Parkerleichterungen für besondere Gruppen schwerbehinderter Menschen

Seit dem 01. Mai 2001 gibt es auch in Baden-Württemberg Parkerleichterungen für besondere Gruppen schwerbehinderter Menschen. Aufgrund der bisher sehr restriktiven Regelung kommen nun deutlich mehr Personen in den Genuss von Parkerleichterungen.
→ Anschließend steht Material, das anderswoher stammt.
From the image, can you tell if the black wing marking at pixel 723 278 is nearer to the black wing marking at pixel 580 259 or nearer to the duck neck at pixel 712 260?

Anträge auf Parkerleichterung sind bei der jeweils zuständigen Straßenverkehrsbehörde der Gemeinden, Städte oder der Kreise zu stellen.

1. Rechte

Personen, denen die oben erwähnte Parkerleichterung eingeräumt wird, dürfen:

  • im eingeschränkten Halteverbot und im Zonenhaltverbot bis zu 3 Stunden parken.
  • im Bereich eines Zonenhaltverbots, die zugelassene Parkdauer überschreiten.
  • an Stellen, die durch die Zeichen Parkplatz oder Parken auf Gehwegen gekennzeichnet sind und für die durch Zusatzschild eine Begrenzung der Parkzeit angeordnet ist, über die zugelassene Zeit hinaus parken.
  • in Fußgängerzonen, in denen das Be- und Entladen für bestimmte Zeit verboten ist, während der Ladezeit parken.
  • an Parkuhren und Parkscheinautomaten ohne Gebühr und zeitliche Begrenzung parken.
  • auf Parkplätzen für Anwohner bis zu drei Stunden parken.
  • in verkehrsberuhigten Bereichen außerhalb der gekennzeichneten Flächen, ohne den durchgehenden Verkehr zu behindern, parken.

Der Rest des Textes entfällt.